++++ Records for this task
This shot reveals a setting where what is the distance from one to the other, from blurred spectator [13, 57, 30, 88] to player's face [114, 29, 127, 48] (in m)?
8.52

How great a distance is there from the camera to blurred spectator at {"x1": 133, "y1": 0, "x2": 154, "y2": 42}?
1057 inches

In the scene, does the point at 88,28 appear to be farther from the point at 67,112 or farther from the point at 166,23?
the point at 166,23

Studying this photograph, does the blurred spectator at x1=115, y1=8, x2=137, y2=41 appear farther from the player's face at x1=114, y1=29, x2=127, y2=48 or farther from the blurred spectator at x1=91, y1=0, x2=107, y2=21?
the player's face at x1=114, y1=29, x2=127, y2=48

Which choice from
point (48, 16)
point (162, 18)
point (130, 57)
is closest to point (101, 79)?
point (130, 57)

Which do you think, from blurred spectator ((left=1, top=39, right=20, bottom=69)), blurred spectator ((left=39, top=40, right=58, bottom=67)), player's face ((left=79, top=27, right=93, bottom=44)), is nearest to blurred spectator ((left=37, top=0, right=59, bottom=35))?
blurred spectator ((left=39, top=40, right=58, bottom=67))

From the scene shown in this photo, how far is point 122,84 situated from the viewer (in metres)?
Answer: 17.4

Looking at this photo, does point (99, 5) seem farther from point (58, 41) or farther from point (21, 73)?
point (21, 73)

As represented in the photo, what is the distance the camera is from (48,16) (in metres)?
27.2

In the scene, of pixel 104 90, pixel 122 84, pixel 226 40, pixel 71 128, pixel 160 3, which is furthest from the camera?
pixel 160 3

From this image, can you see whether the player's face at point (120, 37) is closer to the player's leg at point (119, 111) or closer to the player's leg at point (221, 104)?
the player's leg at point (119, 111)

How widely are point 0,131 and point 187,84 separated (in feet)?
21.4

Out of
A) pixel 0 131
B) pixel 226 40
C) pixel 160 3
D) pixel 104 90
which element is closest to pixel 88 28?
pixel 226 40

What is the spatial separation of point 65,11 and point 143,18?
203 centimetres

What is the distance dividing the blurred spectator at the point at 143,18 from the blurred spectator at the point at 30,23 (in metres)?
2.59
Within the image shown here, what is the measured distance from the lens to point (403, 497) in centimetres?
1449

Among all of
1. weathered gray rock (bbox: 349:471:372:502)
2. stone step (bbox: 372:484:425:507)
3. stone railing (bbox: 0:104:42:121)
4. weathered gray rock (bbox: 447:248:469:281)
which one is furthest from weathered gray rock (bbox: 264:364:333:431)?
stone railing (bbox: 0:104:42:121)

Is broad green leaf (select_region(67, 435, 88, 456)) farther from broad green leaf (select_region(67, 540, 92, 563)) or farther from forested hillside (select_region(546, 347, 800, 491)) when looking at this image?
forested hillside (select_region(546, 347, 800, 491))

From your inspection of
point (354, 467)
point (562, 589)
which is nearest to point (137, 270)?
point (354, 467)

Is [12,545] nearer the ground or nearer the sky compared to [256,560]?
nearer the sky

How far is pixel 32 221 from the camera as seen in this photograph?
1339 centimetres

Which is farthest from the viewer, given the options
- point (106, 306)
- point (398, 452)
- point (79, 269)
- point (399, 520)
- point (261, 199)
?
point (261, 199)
++++++++
Return every line from the one holding "From the scene" through the end of the data, exactly as it appears, with both ends kept and nothing else.

From the scene shown in this photo, how far is point 122,84 situated from the viewer (in metres)?
Answer: 17.4

Looking at this photo, does point (99, 5) seem farther from point (58, 41) or farther from point (21, 73)?
point (21, 73)

As represented in the photo, what is the distance the camera is from (48,16) (in metres)?
27.2

In the scene, of pixel 104 90, pixel 122 84, pixel 226 40, pixel 71 128, pixel 160 3, which is furthest from the camera?
pixel 160 3

From this image, can you see whether the player's face at point (120, 37) is closer to the player's leg at point (119, 111) or closer to the player's leg at point (221, 104)?
the player's leg at point (119, 111)

How widely are point 0,131 and point 187,84 separated (in feet)?
21.4

Out of
A) pixel 0 131
B) pixel 226 40
C) pixel 160 3
D) pixel 104 90
which element is closest to pixel 88 28?
pixel 226 40

What is the spatial separation of point 65,11 and point 143,18?
203 centimetres

What is the distance dividing the blurred spectator at the point at 143,18 from the blurred spectator at the point at 30,23 (in metres)?
2.59
Within the image shown here, what is the measured distance from the lens to point (403, 497) in centimetres?
1449

Among all of
1. weathered gray rock (bbox: 349:471:372:502)
2. stone step (bbox: 372:484:425:507)
3. stone railing (bbox: 0:104:42:121)
4. weathered gray rock (bbox: 447:248:469:281)
which one is furthest from weathered gray rock (bbox: 264:364:333:431)?
stone railing (bbox: 0:104:42:121)

Is broad green leaf (select_region(67, 435, 88, 456)) farther from broad green leaf (select_region(67, 540, 92, 563)) or farther from forested hillside (select_region(546, 347, 800, 491)) when looking at this image?
forested hillside (select_region(546, 347, 800, 491))

From your inspection of
point (354, 467)
point (562, 589)
which is nearest to point (137, 270)?
point (354, 467)

Is [12,545] nearer the ground or nearer the sky compared to [256,560]?
nearer the sky

How far is pixel 32 221 from the camera as seen in this photograph?
1339 centimetres

Which is farthest from the viewer, given the options
- point (106, 306)
- point (398, 452)
- point (79, 269)
- point (399, 520)
- point (261, 199)
?
point (261, 199)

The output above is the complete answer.